Hoogontwikkelde landen kanaliseren bijna 50% van waardestromen naar belastingparadijzen
Wereldwijd zijn slechts vijf landen verantwoordelijk voor het kanaliseren van 47 procent van de offshore-investeringen van multinationals richting belastingparadijzen. Bovenaan de lijst, die uitsluitend uit hoogontwikkelde landen bestaat, staan Nederland en Groot-Brittannië als doorstroomland voor respectievelijk 23 en 14 procent van alle offshore-investeringstromen vanuit belastingparadijzen. Dit blijkt uit een analyse van de onderzoeksgroep CORPNET van de Universiteit van Amsterdam.

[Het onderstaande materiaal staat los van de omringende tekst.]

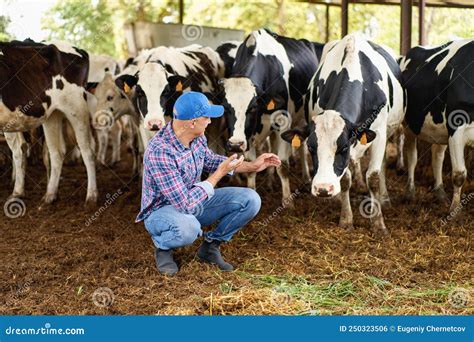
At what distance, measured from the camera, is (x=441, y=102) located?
273 inches

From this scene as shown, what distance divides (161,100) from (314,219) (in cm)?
211

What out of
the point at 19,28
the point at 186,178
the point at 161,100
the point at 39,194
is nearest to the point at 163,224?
the point at 186,178

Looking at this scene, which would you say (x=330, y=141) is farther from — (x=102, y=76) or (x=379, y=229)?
(x=102, y=76)

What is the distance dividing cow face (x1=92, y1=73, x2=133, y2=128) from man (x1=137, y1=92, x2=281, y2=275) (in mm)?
3700

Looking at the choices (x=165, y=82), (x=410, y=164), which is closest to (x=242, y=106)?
(x=165, y=82)

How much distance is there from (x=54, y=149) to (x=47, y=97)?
719 millimetres

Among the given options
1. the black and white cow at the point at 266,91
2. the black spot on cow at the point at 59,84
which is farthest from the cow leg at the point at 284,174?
the black spot on cow at the point at 59,84

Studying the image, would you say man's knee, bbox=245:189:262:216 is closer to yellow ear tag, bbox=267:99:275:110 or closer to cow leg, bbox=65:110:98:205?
yellow ear tag, bbox=267:99:275:110

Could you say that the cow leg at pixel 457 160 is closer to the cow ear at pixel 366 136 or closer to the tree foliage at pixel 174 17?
the cow ear at pixel 366 136

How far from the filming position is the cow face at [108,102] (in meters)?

Een Offshore Financial Center (OFC) is een jurisdictie (vaak een land) dat zakelijke en financiële diensten verleend aan bedrijven die niet in het rechtsgebied zijn gevestigd, op een schaal die veel groter is dan de economie van die jurisdictie. Het onderzoek is gemotiveerd door de populariteit van deze OFC’s onder grote multinationals om hun kapitaal over grenzen te verplaatsen en zo (legaal) hun belasting te verminderen. De mogelijke rol van Nederland als doorvoerland van investeringen vanuit OFCs is momenteel onderwerp van discussie, ondermeer bij de parlementaire ondervragingscommissie Fiscale Constructies begin juli.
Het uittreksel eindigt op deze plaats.